Quoted passage
##########
The Listener.dump() lists all open files, instead of showing how many times a given file is opened. I couldn't find anything mentioning the library does support this; would be a very useful feature.

I noticed the open files count was always lower than when using the MXBean. My guess is that the MXBean does count the open Socket connections too. And thus is much more precise. 

Linux commands open files detection

There are two ways in Kotlin (and Java) to execute a command on the command line:

    p = Runtime.getRuntime().exec(command)

and

    val pb = ProcessBuilder(command, arguments)
    val startedProcess = pb.start()

I tried both ways. My goal was to use the 'lsof' command, but that was not available in the lambda runtime. Then I tried to get the user of the process. And the process ID of the lambda itself. Then via /procs/fd one could find what files are kept open by a give PID.

These commands worked:

      val pb = ProcessBuilder("sh", "-c", "echo $$")

      val startedProcess = pb.start()


      val pb = ProcessBuilder("sh", "-c", "ls -al")
      val startedProcess = pb.start()

      val pb = ProcessBuilder("sh", "-c", "ls -al /proc")
      val startedProcess = pb.start()

      p = Runtime.getRuntime().exec("id -u $userName")


These didn't work:

      p = Runtime.getRuntime().exec("/proc/self/status")
      p = Runtime.getRuntime().exec("echo PID  = $$")
      p = Runtime.getRuntime().exec("$$")
      val pb = ProcessBuilder("echo", "$$")
      val pb = ProcessBuilder("$$")
      p = Runtime.getRuntime().exec(command)  // Exited with value 2, so probably invalid command

When I got the PID, I tried this to get the open FDs by this PID in different ways, but that failed:

      val pb = ProcessBuilder("sh", "-c", "ls -al /proc/$pidFound/fd")
##########
Supplied data
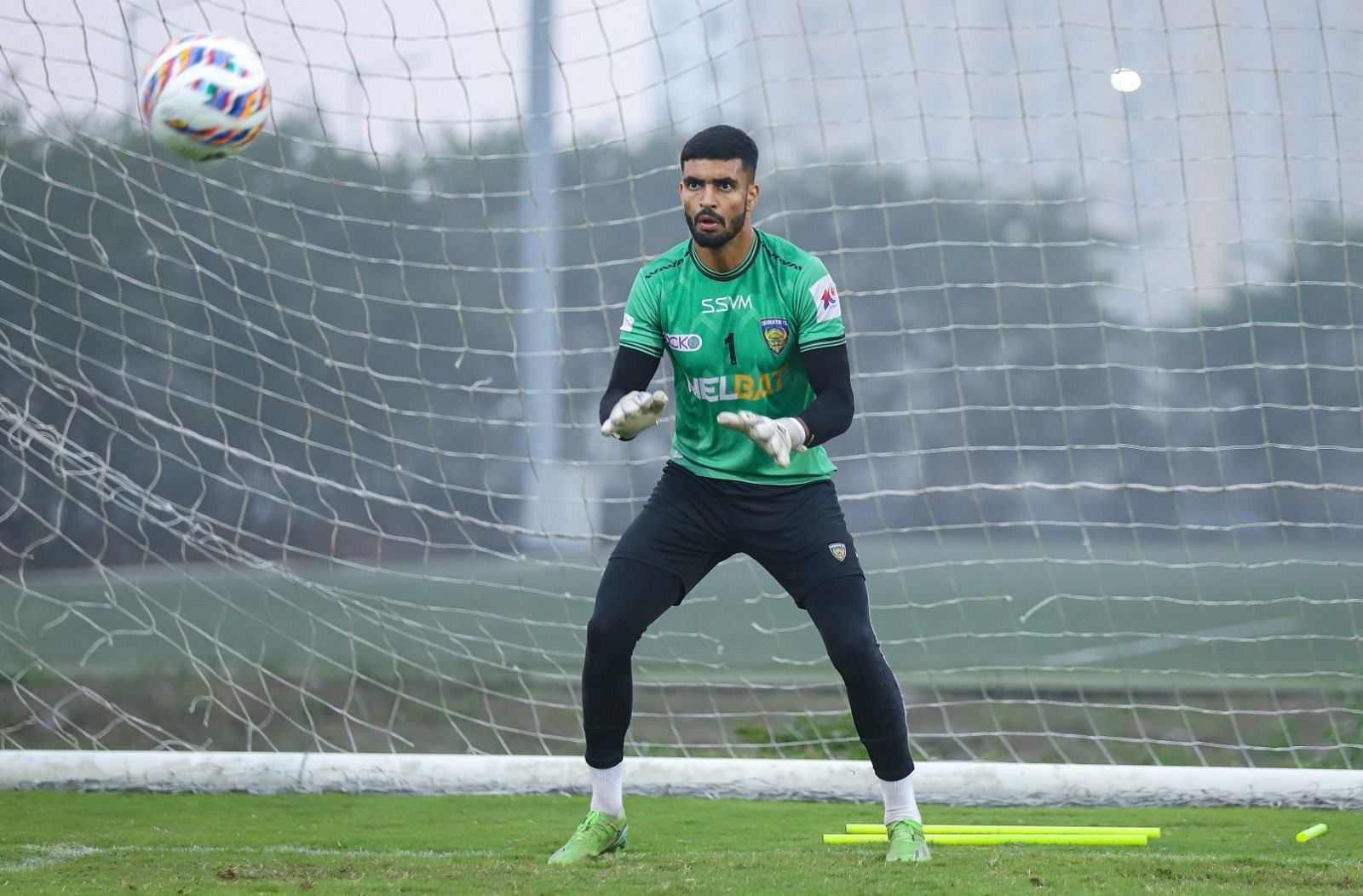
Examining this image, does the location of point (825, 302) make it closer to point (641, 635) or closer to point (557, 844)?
point (641, 635)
##########
Summarize the text on detecting open files in two sentences.

Result of the exercise
Listener.dump() lists all open files instead of showing how many times a given file is opened, and its open files count was always lower than the MXBean's, probably because the MXBean also counts open Socket connections. Using Runtime.getRuntime().exec and ProcessBuilder from Kotlin, the writer found that lsof was not available in the lambda runtime, got some shell commands such as "echo $$" and "ls -al /proc" to work through "sh -c" while others failed, and could not list the open FDs for the PID found.